Editor’s Note: Over 100 students gathered outside Andrew Klavan’s Tuesday night appearance to protest his lecture. Read our coverage of it here.

Andrew Klavan, a popular conservative journalist and writer, will be coming to Boston College on Tuesday for a Boston College Republicans-sponsored event. Klavan often talks about Judeo-Christian identity in the West, and his previous university speaking engagements have been protested by students and administrators alike who view some of his past comments as Islamophobic and racist.

In May, Stanford administrators openly criticized a Klavan speaking event at the University for his views on Islam, particularly citing a Daily Wire video in which he attacks Muslims.

“Jihad is a spiritual struggle during which a Muslim attempts to rise to a higher plane of consciousness by slaughtering non-believers, raping their women, taking over their civilizations, and persecuting and oppressing them until they’re all dead,” Klavan said in the video.

“Jihad is a religious concept, and religion is sacred,” Klavan continued. “That’s why it’s called ‘religion.’ If it weren’t sacred, it would not be called religion, but something else, like killing and raping people. Then you would be able to oppose it, but as long as it’s called religion, you must submit to being killed and raped. That’s in the Constitution. And lest any foul Jews or Christians go around feeling superior to anybody, just remember the Bible has lots of ugly things in it too. Like when Jesus went on the Crusades and murdered gay people.”

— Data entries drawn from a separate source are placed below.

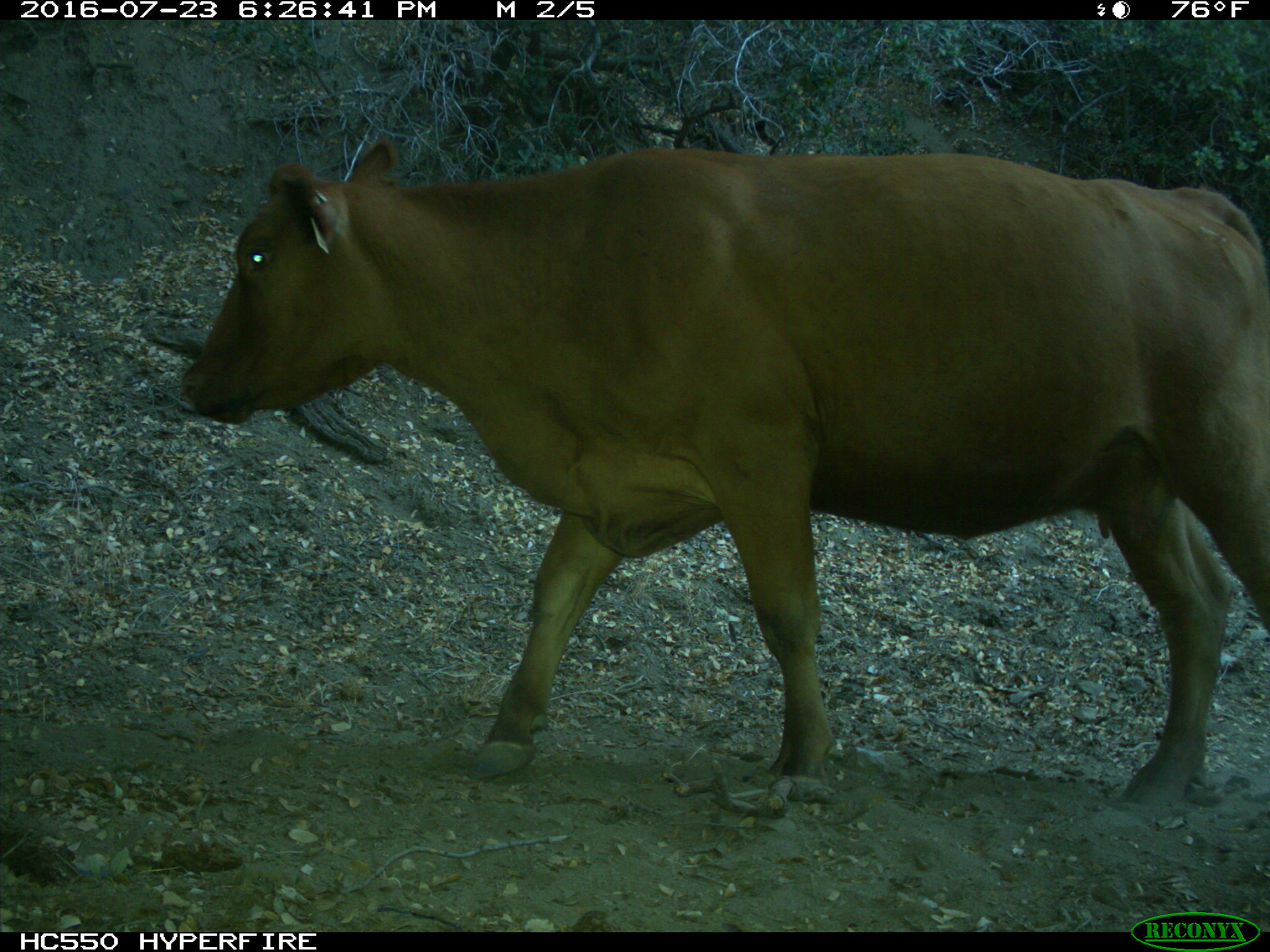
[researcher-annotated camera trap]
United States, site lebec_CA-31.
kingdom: Animalia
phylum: Chordata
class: Mammalia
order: Artiodactyla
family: Bovidae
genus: Bos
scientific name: Bos taurus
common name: domestic cow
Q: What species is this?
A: Bos taurus (domestic cow).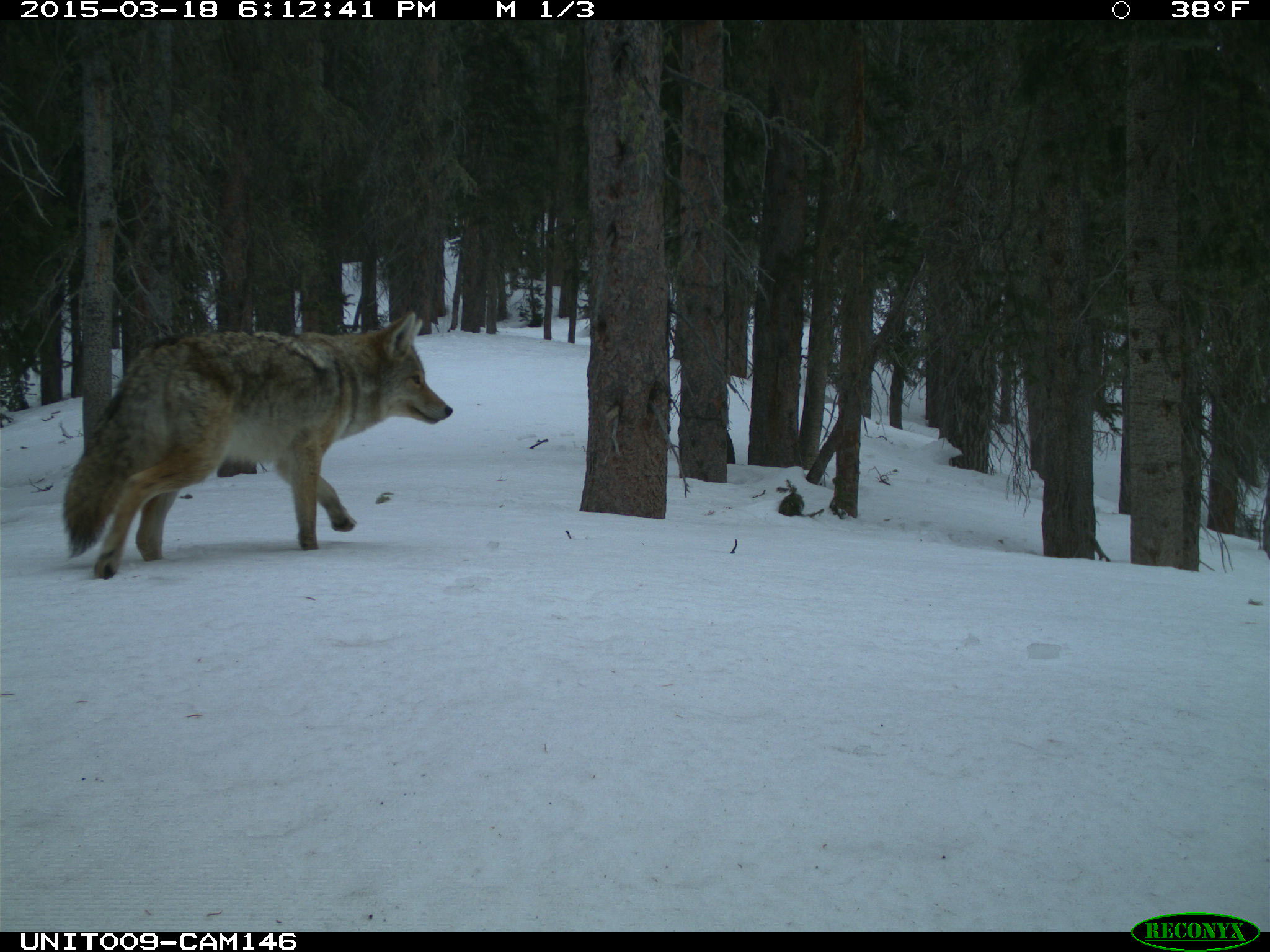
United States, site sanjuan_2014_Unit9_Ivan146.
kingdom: Animalia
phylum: Chordata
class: Mammalia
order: Carnivora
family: Canidae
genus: Canis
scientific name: Canis latrans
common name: coyote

In his book The Great Good Thing: A Secular Jew Comes to Faith in Christ, Klavan wrote that he sees European culture as superior to all other cultures.

“It sometimes seems to me the entire postmodern assault on the concept of truth has been staged to avoid just this conclusion: some cultures are simply more productive than others and the high culture of Europe has been the most productive so far,” Klavan wrote. “It’s as if, in the aftermath of the Holocaust, Western thinkers have become so skittish around the idea of racism they will do anything to avoid naming their culture as superior to others, even if it means avoiding the evidence of their own eyes.”

Klavan also faced controversy when he visited the University of Memphis, according to its student newspaper The Daily Helmsman, where the president of Young Americans for Freedom (YAF)—a network of conservative public figures and activists that work with college organizations—said that students had been taking down promotional posters for a Klavan speaking event.

“In inviting Mr. Klavan to give a talk on campus, titled “The Art of Being Free,” Boston College Republicans considered his views on freedom, happiness, and conservatism,” Luis Duran, president of Boston College Republicans and MCAS ’21, said to The Heights in an email.

Associate Vice President for University Communications Jack Dunn did not immediately respond to a request for comment.

Boston College Republicans say that delays in the Office of Student Involvement (OSI) approval process for a lecture by Klavan diminished the club’s ability to effectively advertise and organize for the event.

Duran said he reached out to YAF in early June to begin preliminary talks about bringing a speaker to BC. They finalized the plan for Klavan’s lecture and submitted the contract for approval to OSI on Sept. 30. 

OSI requires student groups to submit contracts for review five to seven weeks before events, according to a presentation provided to organization leaders. OSI approved the event on Wednesday.

Duran said he reached out to OSI several times during the approval period and usually received a response saying they were reviewing the contract. Boston College Republicans was told that there was some legal language OSI wanted to make sure the contract articulated correctly,, according to Duran.

“The contracts are reviewed by the Office of Student Involvement with the input of the General Counsel’s office, so this review can take some time,” Roatha Kong, associate director for student organizations, said in an email to The Heights. “We worked to move this along as quickly as possible. The College Republicans are funding the speaker and given the amount they are spending and the nature of the speech, we deemed this a prominent event and, therefore, followed the guidelines found in our Prominent Speakers event policy.”

This delay in approval led to a variety of issues, Duran said, the first concerning advertising for the event. Because the approval came in five days before the event, the club was not able to print fliers advertising the lecture as they didn’t have confirmation of where it would take place, Duran said.

Klavan’s lecture will be Boston College Republicans’ only speaker event of the year—the organization is spending $6,500 of its $8,000 budget on him.

YAF Spokesman Spencer Brown said the delays in the approval process served to censor a conservative public figure.

“It’s shameful that Boston College administrators are dragging their feet, thereby only giving students a few days to advertise their upcoming lecture with Andrew Klavan,” Brown said. “Furthermore, BC is acting hypocritically in their decision to block the public from attending in an attempt to limit attendance and prevent the free and open exchange of conservative ideas. Boston College is treating conservative students as second-class citizens of their community and ought to be ashamed.” 

Brown did not immediately reply to a second request for comment on Klavan’s Islamophobic statements.

Duran, however, said that he did not interpret the approval process as any form of discrimination against Boston College Republicans.

“To be perfectly clear, my organization and I, we haven’t claimed that this is any form of discrimination,” Duran said. “Frankly because it doesn’t do us any good. Whether it’s true or not, I personally think it’s irrelevant. The issue is that it took so long to do and there was a delay, and that delay has hurt out event.”